James Madigan’s Fight or Flight is a ridiculous farrago of stale tropes, clichéd characters and plot holes. There are raffish heroes, feisty leading ladies, and the guy who you can tell from the first scene is going to betray everyone does exactly what you think he will. The film has nothing new to say and says it in completely expected ways.
It’s a standard Hollywood action movie. If you hate standard Hollywood action movies, you should avoid this. If you have a place in your heart for the usual drivel, though, there are only two questions to worry about: Are the fight scenes fun? And is the leading dude charismatic?
Fight or Flight answers the first of those with an enthusiastic affirmative. Superhero films in general, and the MCU in particular, have lowered the bar for action scenes, substituting CGI special effects for inventive set pieces. Choreographer Brahim Chab (also responsible for the fight work in the marvelous Monkey Man) has no such problem, and the film takes advantage of the settings and his skills.
Almost the whole movie is set on a plane, which means that every fight takes place in ridiculously constrained spaces—bathrooms, cockpits, seats, aisles. Madigan then ups the ante with a spiral of preposterous gimmicks. The first big set piece starts with the hero being drugged, so he’s stumbling around loose limbed and barely functional; it’s brilliant as both physical comedy fight ballet. The last fight is centered, magnificently, on a chainsaw. In the middle, there are brutal uses of overhead compartments, even more brutal use of seatbelts, and a disregard for the sanctity of the first-class cabin.

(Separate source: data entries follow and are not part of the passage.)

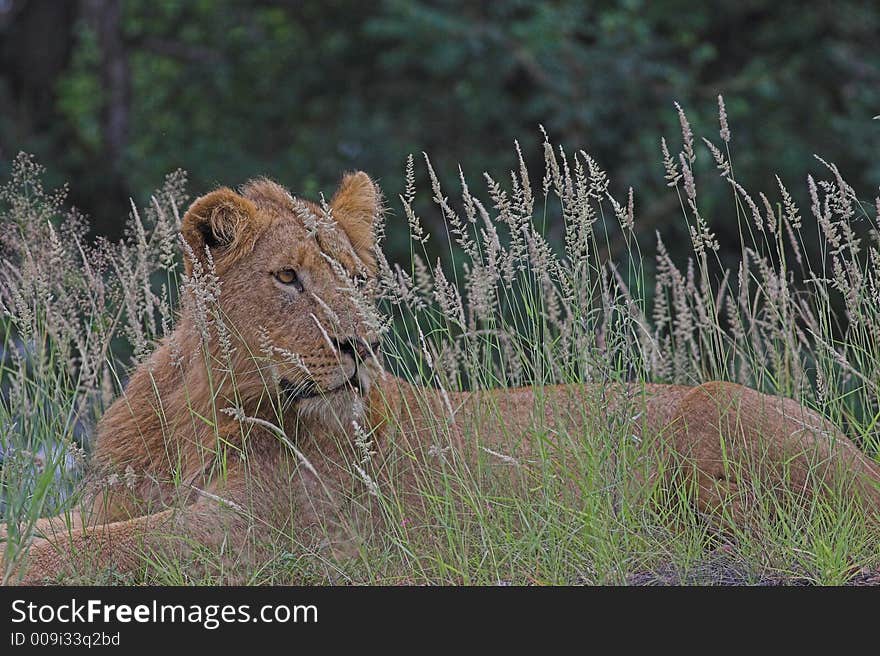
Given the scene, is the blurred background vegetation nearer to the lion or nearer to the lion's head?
the lion

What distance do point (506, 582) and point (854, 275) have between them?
5.13 feet

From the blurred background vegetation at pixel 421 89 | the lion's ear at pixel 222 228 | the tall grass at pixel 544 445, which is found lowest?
the tall grass at pixel 544 445

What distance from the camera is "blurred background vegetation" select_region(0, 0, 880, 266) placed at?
11414mm

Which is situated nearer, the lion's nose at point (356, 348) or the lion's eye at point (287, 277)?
the lion's nose at point (356, 348)

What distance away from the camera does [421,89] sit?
42.3ft

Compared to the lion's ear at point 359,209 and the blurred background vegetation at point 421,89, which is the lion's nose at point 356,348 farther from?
the blurred background vegetation at point 421,89

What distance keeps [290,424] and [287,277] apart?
0.49 metres

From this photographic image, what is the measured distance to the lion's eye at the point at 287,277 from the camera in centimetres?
429

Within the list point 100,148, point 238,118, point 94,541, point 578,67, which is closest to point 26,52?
point 100,148

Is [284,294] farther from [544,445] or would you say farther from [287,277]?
[544,445]

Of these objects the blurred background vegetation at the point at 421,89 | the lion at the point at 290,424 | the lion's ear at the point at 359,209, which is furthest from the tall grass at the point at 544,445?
the blurred background vegetation at the point at 421,89

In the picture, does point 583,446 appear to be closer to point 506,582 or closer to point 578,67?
point 506,582

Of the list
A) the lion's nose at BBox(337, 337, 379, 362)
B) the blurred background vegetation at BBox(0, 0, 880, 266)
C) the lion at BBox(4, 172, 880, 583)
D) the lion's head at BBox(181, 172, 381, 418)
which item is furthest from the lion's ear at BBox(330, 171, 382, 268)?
the blurred background vegetation at BBox(0, 0, 880, 266)

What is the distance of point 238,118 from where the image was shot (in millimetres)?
13977
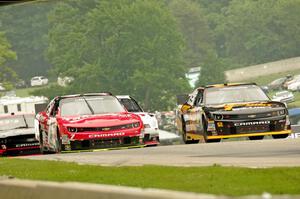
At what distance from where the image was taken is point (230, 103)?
26.8 meters

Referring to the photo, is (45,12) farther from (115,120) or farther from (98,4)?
(115,120)

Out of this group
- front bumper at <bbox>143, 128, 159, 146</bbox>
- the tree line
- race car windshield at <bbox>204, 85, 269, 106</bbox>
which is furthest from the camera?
the tree line

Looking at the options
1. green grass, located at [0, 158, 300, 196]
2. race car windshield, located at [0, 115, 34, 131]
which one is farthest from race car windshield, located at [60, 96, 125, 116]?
green grass, located at [0, 158, 300, 196]

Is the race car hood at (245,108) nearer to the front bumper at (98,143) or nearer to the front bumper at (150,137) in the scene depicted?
the front bumper at (150,137)

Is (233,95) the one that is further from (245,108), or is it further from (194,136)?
(194,136)

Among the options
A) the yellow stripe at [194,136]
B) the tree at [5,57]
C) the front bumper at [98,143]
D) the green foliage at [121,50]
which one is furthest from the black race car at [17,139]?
the green foliage at [121,50]

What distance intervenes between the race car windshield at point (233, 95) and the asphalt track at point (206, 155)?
2.13 meters

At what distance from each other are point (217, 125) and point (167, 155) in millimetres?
4179

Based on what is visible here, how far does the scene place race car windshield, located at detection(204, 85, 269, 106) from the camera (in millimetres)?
27344

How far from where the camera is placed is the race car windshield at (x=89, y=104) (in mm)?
26172

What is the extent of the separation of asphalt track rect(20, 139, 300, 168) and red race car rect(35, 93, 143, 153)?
1.42ft

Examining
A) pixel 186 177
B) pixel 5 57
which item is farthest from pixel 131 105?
pixel 5 57

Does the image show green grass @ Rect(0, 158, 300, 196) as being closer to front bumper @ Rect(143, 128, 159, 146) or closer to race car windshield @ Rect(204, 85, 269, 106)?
front bumper @ Rect(143, 128, 159, 146)

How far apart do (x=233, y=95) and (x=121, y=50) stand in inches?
4532
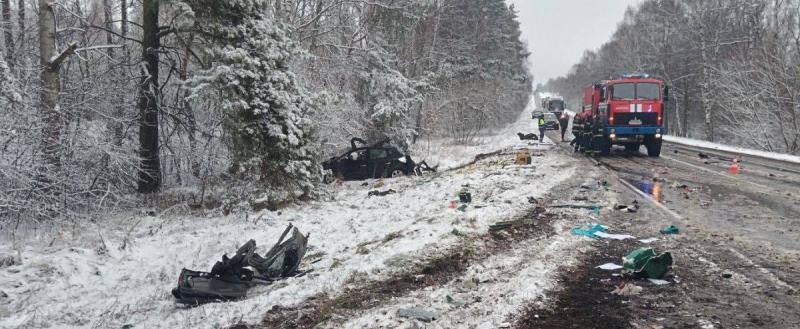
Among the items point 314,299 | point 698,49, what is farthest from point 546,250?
point 698,49

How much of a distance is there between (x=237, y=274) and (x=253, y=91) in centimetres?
564

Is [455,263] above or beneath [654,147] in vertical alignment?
beneath

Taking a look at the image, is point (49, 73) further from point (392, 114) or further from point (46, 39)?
point (392, 114)

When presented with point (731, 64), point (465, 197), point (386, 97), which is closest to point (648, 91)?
point (386, 97)

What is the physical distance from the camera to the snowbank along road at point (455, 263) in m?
4.74

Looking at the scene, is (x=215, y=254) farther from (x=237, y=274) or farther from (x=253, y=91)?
(x=253, y=91)

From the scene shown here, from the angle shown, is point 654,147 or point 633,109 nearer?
point 633,109

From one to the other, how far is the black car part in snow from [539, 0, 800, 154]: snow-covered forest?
30147 mm

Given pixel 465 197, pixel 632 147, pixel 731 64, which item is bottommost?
pixel 465 197

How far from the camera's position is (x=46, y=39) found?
408 inches

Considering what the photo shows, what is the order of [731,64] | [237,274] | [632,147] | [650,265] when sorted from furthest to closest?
[731,64] → [632,147] → [237,274] → [650,265]

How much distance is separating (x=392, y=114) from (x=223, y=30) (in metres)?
12.9

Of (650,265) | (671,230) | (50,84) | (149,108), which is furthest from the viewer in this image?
(149,108)

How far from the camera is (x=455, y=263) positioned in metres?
6.33
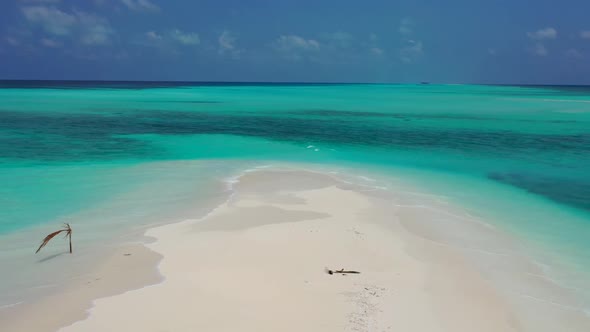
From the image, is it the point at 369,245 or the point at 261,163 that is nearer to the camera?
the point at 369,245

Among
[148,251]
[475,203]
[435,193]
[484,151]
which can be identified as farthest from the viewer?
[484,151]

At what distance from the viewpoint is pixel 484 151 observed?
64.5 ft

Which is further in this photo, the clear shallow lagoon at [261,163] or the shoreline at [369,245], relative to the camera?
the clear shallow lagoon at [261,163]

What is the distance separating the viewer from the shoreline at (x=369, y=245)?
566cm

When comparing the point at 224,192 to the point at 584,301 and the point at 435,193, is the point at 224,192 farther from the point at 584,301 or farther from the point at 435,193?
the point at 584,301

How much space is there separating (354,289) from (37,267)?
4.76 m

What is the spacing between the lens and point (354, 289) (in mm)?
6113

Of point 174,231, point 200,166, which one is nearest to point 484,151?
point 200,166

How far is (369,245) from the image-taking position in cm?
786

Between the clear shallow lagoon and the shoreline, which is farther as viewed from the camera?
the clear shallow lagoon

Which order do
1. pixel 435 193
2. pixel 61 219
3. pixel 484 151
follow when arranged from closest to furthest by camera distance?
pixel 61 219 → pixel 435 193 → pixel 484 151

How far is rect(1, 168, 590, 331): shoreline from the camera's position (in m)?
5.66

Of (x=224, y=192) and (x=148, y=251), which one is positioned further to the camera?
(x=224, y=192)

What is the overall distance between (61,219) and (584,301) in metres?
9.36
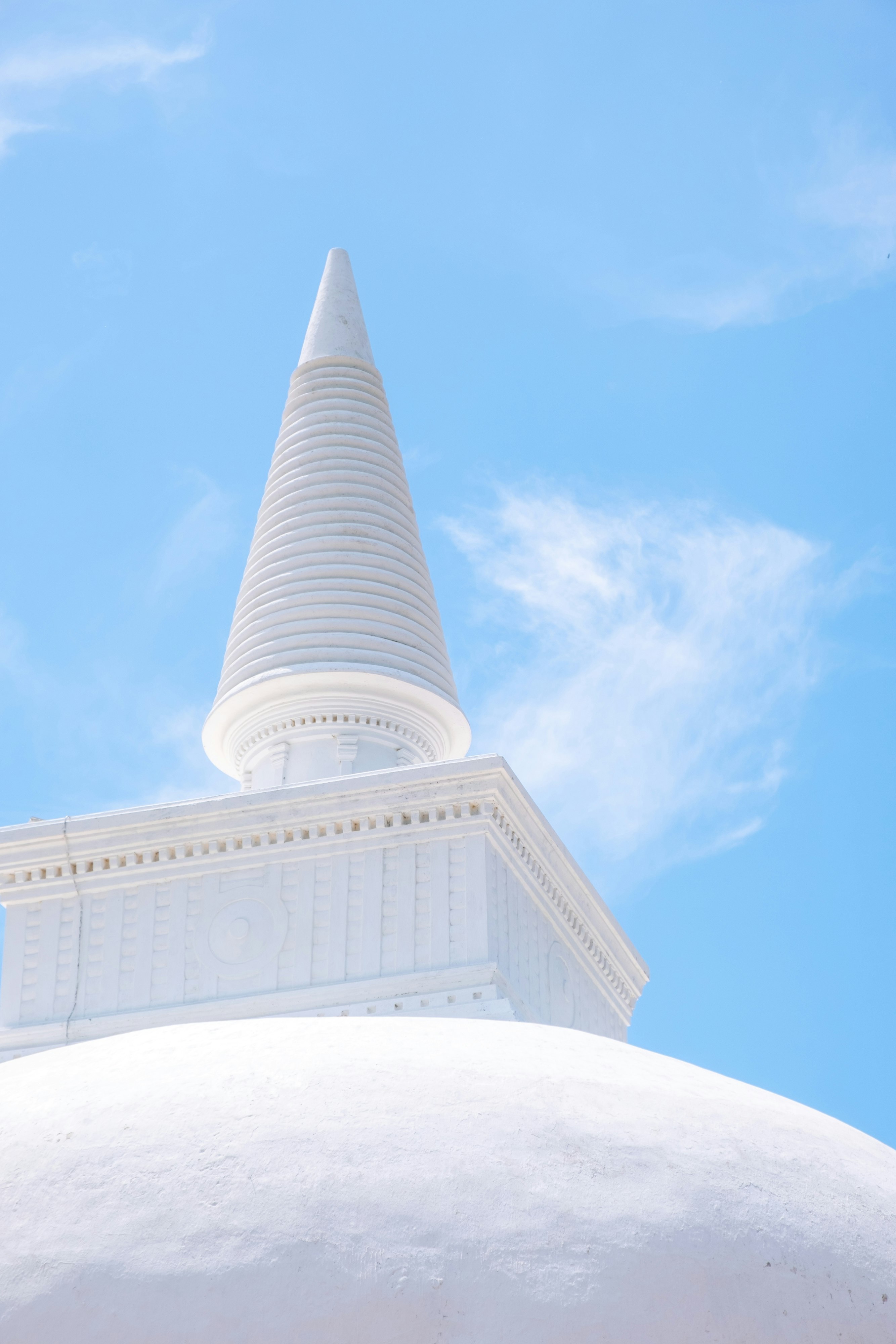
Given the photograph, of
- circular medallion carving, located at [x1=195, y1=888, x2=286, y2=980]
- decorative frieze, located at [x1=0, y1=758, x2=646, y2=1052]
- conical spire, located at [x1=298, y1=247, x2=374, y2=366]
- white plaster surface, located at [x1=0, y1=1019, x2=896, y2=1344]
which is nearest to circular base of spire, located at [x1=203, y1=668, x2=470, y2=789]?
decorative frieze, located at [x1=0, y1=758, x2=646, y2=1052]

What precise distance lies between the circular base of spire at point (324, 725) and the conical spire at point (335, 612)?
0.01 meters

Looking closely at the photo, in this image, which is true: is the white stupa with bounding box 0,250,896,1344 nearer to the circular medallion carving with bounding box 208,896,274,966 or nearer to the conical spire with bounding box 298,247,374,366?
the circular medallion carving with bounding box 208,896,274,966

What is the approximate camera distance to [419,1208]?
4.85m

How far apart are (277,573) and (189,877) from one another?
460cm

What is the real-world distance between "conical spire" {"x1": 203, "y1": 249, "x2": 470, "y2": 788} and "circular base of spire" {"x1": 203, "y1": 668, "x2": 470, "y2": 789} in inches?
0.5

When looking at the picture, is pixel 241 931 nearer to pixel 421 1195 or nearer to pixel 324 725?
pixel 324 725

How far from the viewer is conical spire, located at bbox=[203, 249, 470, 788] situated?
15430 mm

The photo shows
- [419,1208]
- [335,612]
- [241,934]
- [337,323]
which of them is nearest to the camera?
[419,1208]

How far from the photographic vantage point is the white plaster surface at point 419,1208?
462 cm

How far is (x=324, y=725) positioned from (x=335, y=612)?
1295mm

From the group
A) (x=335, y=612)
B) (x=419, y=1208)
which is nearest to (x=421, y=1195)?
(x=419, y=1208)

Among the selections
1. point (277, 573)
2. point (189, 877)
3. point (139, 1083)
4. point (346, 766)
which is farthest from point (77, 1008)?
point (139, 1083)

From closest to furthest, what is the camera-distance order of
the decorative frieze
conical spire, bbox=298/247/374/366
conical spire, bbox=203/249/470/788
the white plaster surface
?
the white plaster surface
the decorative frieze
conical spire, bbox=203/249/470/788
conical spire, bbox=298/247/374/366

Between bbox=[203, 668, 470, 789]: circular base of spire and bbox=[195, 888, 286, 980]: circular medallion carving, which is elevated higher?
bbox=[203, 668, 470, 789]: circular base of spire
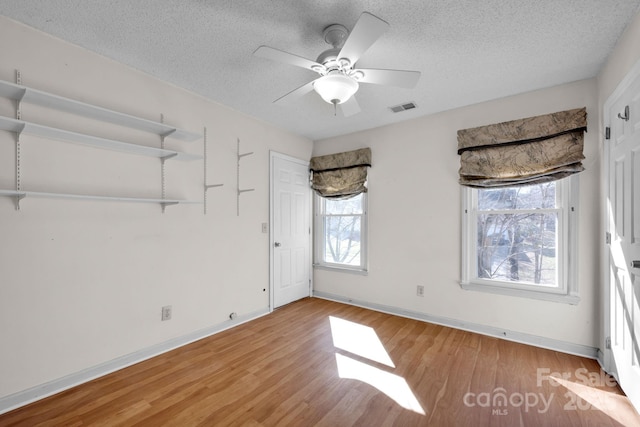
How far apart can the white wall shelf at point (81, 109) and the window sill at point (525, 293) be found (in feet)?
10.7

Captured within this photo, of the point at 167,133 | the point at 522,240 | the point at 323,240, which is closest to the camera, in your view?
the point at 167,133

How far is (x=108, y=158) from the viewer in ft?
7.29

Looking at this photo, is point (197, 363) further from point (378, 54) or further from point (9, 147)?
point (378, 54)

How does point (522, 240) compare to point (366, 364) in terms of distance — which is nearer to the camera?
point (366, 364)

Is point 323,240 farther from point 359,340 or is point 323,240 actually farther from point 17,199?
point 17,199

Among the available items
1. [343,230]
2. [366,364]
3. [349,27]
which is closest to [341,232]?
[343,230]

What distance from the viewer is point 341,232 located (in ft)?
13.5

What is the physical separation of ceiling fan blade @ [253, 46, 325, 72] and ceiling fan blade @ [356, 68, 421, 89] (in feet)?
1.01

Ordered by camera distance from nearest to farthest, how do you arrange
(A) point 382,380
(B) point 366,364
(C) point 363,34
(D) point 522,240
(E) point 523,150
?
(C) point 363,34 → (A) point 382,380 → (B) point 366,364 → (E) point 523,150 → (D) point 522,240

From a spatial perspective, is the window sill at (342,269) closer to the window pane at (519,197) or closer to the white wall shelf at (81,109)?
the window pane at (519,197)

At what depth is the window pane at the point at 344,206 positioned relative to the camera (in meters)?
3.97

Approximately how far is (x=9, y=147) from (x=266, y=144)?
2.32m

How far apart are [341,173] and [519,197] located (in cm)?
213

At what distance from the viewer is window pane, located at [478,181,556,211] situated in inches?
105
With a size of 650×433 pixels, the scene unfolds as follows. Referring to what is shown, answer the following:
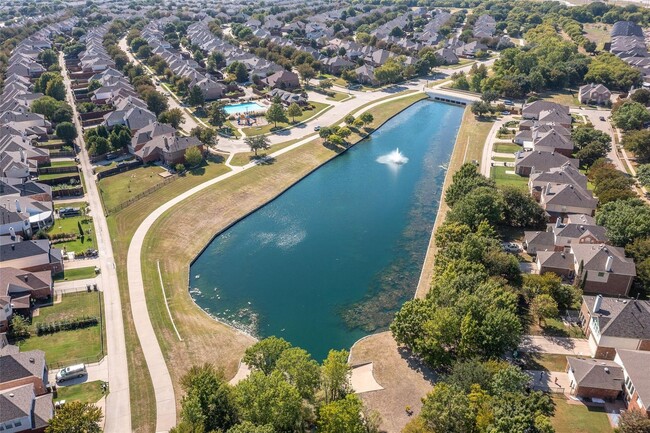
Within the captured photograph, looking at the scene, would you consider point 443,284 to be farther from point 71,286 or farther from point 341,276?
point 71,286

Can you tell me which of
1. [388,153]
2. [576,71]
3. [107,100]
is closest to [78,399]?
[388,153]

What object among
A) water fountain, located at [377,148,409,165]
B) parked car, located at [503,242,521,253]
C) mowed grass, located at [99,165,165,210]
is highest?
mowed grass, located at [99,165,165,210]

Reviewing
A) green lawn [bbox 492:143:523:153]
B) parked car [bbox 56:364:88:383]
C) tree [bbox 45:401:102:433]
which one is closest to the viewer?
tree [bbox 45:401:102:433]

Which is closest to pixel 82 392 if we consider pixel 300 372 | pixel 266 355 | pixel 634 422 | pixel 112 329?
pixel 112 329

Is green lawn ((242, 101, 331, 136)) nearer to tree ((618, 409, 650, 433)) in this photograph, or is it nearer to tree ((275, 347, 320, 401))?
tree ((275, 347, 320, 401))

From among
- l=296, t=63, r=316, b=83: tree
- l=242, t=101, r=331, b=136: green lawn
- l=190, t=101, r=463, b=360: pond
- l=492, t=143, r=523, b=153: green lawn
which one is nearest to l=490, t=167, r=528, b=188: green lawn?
l=190, t=101, r=463, b=360: pond

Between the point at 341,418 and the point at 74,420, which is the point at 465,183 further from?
the point at 74,420

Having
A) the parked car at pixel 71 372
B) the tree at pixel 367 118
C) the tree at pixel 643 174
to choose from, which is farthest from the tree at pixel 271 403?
the tree at pixel 367 118
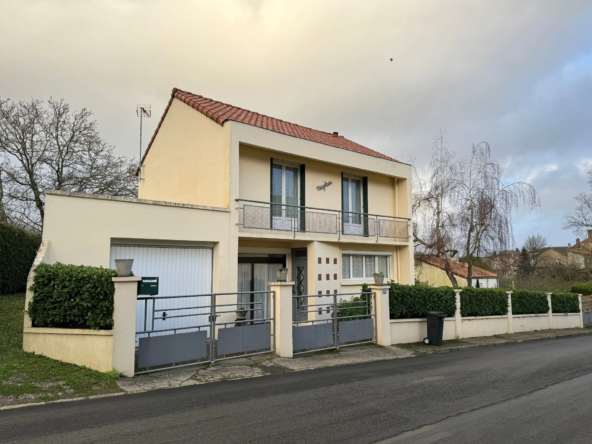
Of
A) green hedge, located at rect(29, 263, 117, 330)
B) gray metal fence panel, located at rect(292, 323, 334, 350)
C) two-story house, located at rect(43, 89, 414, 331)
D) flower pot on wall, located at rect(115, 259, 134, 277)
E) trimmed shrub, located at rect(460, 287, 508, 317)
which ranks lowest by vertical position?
gray metal fence panel, located at rect(292, 323, 334, 350)

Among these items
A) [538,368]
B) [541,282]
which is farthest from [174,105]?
[541,282]

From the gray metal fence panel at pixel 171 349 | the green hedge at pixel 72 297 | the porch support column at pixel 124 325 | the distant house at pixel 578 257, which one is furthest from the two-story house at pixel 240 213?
the distant house at pixel 578 257

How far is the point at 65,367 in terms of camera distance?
739 centimetres

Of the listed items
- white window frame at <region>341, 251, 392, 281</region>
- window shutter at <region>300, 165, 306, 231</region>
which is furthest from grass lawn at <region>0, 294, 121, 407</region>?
white window frame at <region>341, 251, 392, 281</region>

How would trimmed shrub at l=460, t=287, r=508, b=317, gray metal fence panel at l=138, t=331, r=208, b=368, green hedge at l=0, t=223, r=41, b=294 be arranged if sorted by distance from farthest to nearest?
trimmed shrub at l=460, t=287, r=508, b=317, green hedge at l=0, t=223, r=41, b=294, gray metal fence panel at l=138, t=331, r=208, b=368

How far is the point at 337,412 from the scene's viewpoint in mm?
5641

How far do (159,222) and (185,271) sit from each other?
1582mm

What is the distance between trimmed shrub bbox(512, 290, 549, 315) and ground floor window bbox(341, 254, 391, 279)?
5.57 m

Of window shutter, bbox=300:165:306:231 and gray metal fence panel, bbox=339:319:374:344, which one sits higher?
window shutter, bbox=300:165:306:231

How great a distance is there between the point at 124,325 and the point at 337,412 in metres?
4.02

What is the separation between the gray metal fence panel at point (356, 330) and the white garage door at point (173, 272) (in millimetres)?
3760

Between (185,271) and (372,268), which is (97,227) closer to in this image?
(185,271)

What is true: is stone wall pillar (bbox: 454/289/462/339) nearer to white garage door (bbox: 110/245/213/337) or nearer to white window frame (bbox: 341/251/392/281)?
A: white window frame (bbox: 341/251/392/281)

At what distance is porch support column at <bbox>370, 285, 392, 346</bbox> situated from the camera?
11547 millimetres
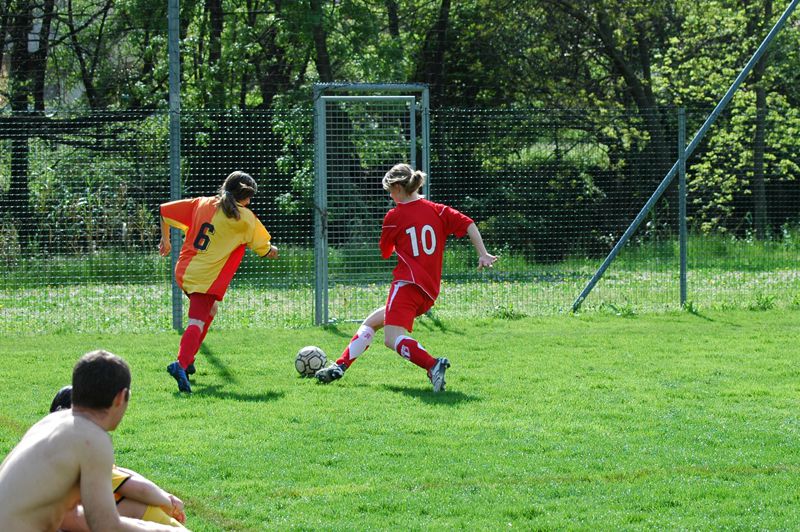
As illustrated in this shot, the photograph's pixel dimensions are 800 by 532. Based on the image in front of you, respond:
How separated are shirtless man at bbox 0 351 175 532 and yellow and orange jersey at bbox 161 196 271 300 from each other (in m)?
4.99

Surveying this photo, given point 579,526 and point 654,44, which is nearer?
point 579,526

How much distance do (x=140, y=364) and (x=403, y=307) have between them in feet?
8.56

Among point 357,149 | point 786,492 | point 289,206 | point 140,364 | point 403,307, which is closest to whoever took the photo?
point 786,492

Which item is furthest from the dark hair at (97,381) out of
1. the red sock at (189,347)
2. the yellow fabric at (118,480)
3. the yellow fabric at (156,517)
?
the red sock at (189,347)

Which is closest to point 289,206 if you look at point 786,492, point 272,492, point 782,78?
point 272,492

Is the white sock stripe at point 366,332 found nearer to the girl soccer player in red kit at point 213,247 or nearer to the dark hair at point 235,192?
the girl soccer player in red kit at point 213,247

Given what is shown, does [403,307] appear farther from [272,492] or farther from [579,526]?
[579,526]

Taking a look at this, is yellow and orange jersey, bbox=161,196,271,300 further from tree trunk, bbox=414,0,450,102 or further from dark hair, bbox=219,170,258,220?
tree trunk, bbox=414,0,450,102

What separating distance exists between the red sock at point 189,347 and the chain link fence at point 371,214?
373cm

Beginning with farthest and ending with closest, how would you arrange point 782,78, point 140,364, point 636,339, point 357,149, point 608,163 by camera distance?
1. point 782,78
2. point 608,163
3. point 357,149
4. point 636,339
5. point 140,364

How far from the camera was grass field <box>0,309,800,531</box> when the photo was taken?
17.1 ft

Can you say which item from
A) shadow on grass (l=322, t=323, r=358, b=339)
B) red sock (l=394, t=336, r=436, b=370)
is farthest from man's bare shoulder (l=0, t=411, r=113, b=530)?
shadow on grass (l=322, t=323, r=358, b=339)

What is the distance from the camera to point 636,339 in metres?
10.9

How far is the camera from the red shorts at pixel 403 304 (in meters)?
8.66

As to the second question—Josh Hartnett is not generally considered an A-lister, but he makes it clear in this film that his second-banana status isn’t his fault. He’s a wonderful performer, with a deep, gravelly voice, a gift for self-deprecating humor, and an ability to shift from grim and broody to flamboyant. His character—former Secret Service agent Lucas Reyes—is a pretty standard raffish bad boy with an alcohol problem and a heart of gold, deliberately made up to look like a Brad Pitt double. But Hartnett’s slouchy exasperation is all his own, and he seems to be having the time of his life going into battle while high on psychedelic toad venom, mugging joyfully while snapping people’s arms in two and bathing in blood.
I thoroughly recommend the film as a brainless romp on the basis of cool fight stuff and Hartnett lovability.
The downsides are… the plot. Lucas is trapped in Bangkok because of previous indiscretions when he’s contacted by a mysterious agency which offers to restore his passport and his life if he’ll apprehend a cyber terrorist known as the Ghost. There’s a price on the Ghost’s head, so the plane’s filled with assassins trying to kill them. That’s a functional scaffolding for people hitting each other, but not much more than that.
The writing is intermittently entertaining—there’s a fun bit where Lucas helps his seatmate prepare choreography for his musical act, for example. But then there are a lot of gags that don’t work. Lucas and flight attendant Isha (Charithra Chandran) have some moments that are supposed to function as screwball comedy, but while the actors are up for it, the dialogue doesn’t snap. Not least because it’s often trying to explain or dance around the fact that chunks of the plot don’t make any sense.
All of which means that Fight or Flight isn’t the cult classic it could’ve been. Nonetheless, I enjoyed it enough that I’m hopeful they’ll manage to get the sequel they’re clearly hoping for. I’ll take chainsaws on a plane over yet another Captain America film any day.